Review: Cellphone users mar Bryan Adams show
CHARLESTON, W.Va. -- With some spotlights, a smoke machine, a guitar, a harmonica and a pianist, Bryan Adams returned to the Clay Center last night on his "Bare Bones Tour."
Adams opened with the 1984 hit "Run to You," which set the mood for a lively evening. The singer-songwriter has a somewhat sarcastic wit and took time in between numbers to joke with his audience. However, some members of the audience took this as leeway to shout things at the stage, as if they sat in their living rooms in front of the television.
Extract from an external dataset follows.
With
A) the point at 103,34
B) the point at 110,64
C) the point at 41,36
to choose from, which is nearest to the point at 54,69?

At one point, early in the show, while the house lights were slightly up, Adams made a point of chastising one fan in particular who had yet to relinquish his grip on his cellphone. Adams joked that the man had better be texting Adams himself. He then advised the fan to "put the phone away and be present in the moment, man."
The audience twittered nervously, but did not put away the absolute plethora of cell phones and cameras that littered the auditorium and detracted from others' enjoyment of the show.
Even with all the distractions, the all-acoustic show did not disappoint Adams' fans. After 30 years of writing, singing and touring, Adams still has a voice that sounds like it is coming straight out of the radio. He crooned his way through well-loved power ballads like "I Do It for You," "Heaven" and "All for Love," leaving fans, literally, careening down the aisles after an invitation "to get wild in here."
As he rocked through "Summer of 69" and "The Only Thing That Looks Good on Me is You," fans pressed up against the stage, singing along with his every word as Adams good-naturedly played to the crowd.
Overall, the music was stellar, even better than expected. Adams and his pianist Gary Bright are consummate musicians and played flawlessly throughout the evening. However, the crowd itself was entirely distracting and -- sadly -- that took away from the enjoyment of the show.
As Adams so thoughtfully and succinctly put it, "Live in the moment." If you pay that kind of money to go see a concert, shouldn't you take that time to enjoy it instead of bonding with your electronics?